Short descriptive text snippets:

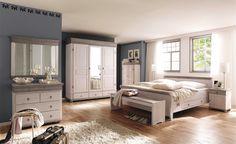 Romantisches Schlafzimmer im Landhausstil Kiefer massiv weiß / Absetzung lava  Bett, Nachtkommode, Kleiderschrank, Kommode, Spiegel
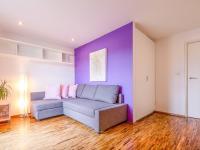 hostinský pokoj  (Prodej bytu 6+kk v osobním vlastnictví 153 m², Praha 3 - Vinohrady)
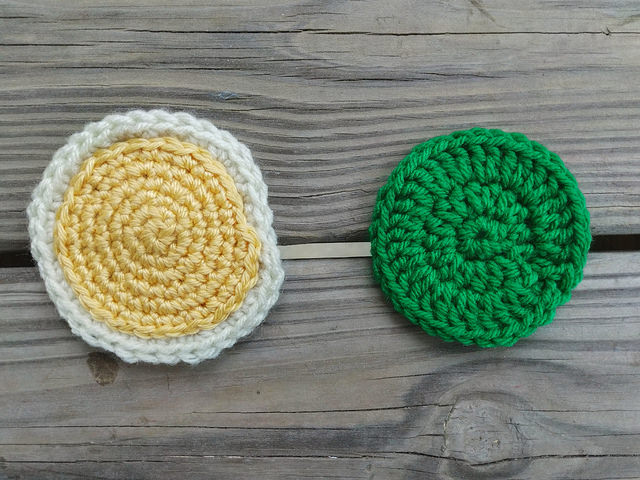 crochetbug, crochet remnant, crochet square, granny square, crochet circles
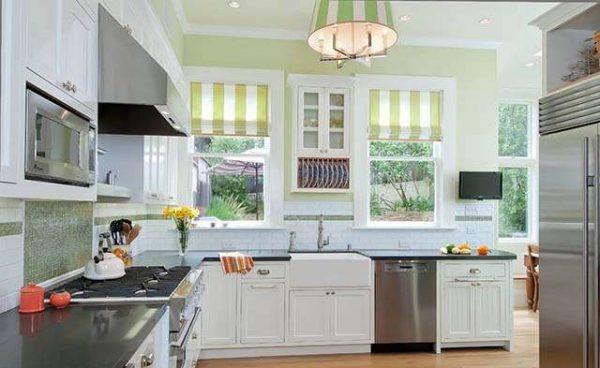 римские шторы в полосочку на кухне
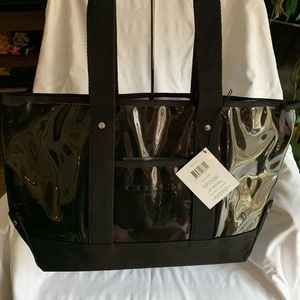 NWT Coach Tote/Shopper Bag! Great buy!! 😊💕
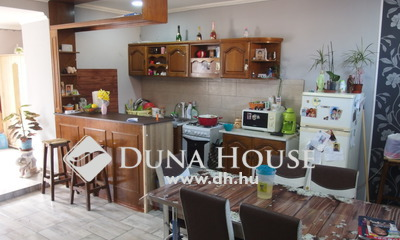 Eladó Ház, Bács-Kiskun megye, Kiskunfélegyháza, Nappali + 2 szobás utcai házrész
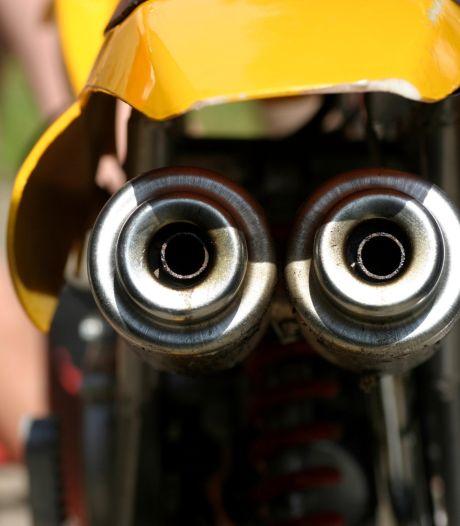 Motorrijder zonder rijbewijs maakt wheelie en geeft valse naam op in Roosendaal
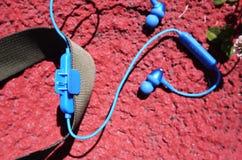 Drahtloses kleines bluetooth Kopfhörerinohr Details und Nahaufnahme stockfotografie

» WHAT THE EXERCISE ASKS
Print every record exactly without the images.

» RESULT BELOW
 Romantisches Schlafzimmer im Landhausstil Kiefer massiv weiß / Absetzung lava  Bett, Nachtkommode, Kleiderschrank, Kommode, Spiegel
 hostinský pokoj  (Prodej bytu 6+kk v osobním vlastnictví 153 m², Praha 3 - Vinohrady)
 crochetbug, crochet remnant, crochet square, granny square, crochet circles
 римские шторы в полосочку на кухне
 NWT Coach Tote/Shopper Bag! Great buy!! 😊💕
 Eladó Ház, Bács-Kiskun megye, Kiskunfélegyháza, Nappali + 2 szobás utcai házrész
 Motorrijder zonder rijbewijs maakt wheelie en geeft valse naam op in Roosendaal
 Drahtloses kleines bluetooth Kopfhörerinohr Details und Nahaufnahme stockfotografie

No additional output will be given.